[Lines of data]
☆ ☆ ☆ ☆ ☆

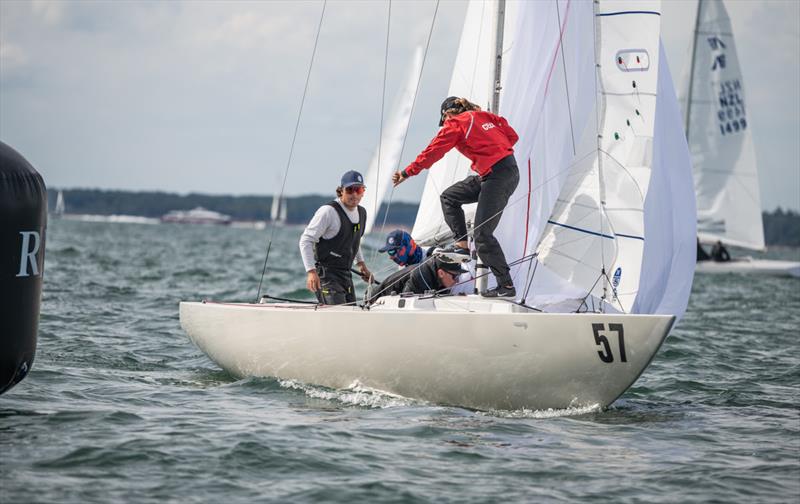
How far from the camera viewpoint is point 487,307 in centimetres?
664

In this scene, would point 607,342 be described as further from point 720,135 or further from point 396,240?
point 720,135

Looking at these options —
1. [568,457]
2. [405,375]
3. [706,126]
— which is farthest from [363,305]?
[706,126]

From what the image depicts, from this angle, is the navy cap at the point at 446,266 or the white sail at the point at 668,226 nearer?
the white sail at the point at 668,226

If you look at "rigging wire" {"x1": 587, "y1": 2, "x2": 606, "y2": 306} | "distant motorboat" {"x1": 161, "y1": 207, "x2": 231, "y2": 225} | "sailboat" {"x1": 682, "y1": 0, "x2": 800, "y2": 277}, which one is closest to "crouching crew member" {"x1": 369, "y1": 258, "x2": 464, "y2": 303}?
"rigging wire" {"x1": 587, "y1": 2, "x2": 606, "y2": 306}

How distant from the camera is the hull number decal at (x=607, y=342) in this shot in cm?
609

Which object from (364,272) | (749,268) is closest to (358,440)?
(364,272)

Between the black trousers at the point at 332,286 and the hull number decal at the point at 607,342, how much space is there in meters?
2.23

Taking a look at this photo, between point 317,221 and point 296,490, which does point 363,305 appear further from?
point 296,490

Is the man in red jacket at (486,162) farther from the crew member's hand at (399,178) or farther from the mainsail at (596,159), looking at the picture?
the mainsail at (596,159)

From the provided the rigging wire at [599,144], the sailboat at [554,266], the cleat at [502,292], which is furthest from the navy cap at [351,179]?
the rigging wire at [599,144]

☆ ☆ ☆ ☆ ☆

### Written exercise
Output the records from the line containing "How distant from" through the end of the records as a two-column CSV with the headers "text" and "answer". Give one row per record, put each field in quotation marks, and replace any line breaks with spaces.

### Correct response
text,answer
"How distant from the camera is the hull number decal at (x=607, y=342) in this shot in cm?","609"
"Which object from (364,272) | (749,268) is closest to (358,440)?","(364,272)"
"Between the black trousers at the point at 332,286 and the hull number decal at the point at 607,342, how much space is there in meters?","2.23"
"Taking a look at this photo, between point 317,221 and point 296,490, which does point 363,305 appear further from?","point 296,490"
"Is the man in red jacket at (486,162) farther from the crew member's hand at (399,178) or farther from the mainsail at (596,159), looking at the picture?","the mainsail at (596,159)"
"From the provided the rigging wire at [599,144], the sailboat at [554,266], the cleat at [502,292], which is furthest from the navy cap at [351,179]?","the rigging wire at [599,144]"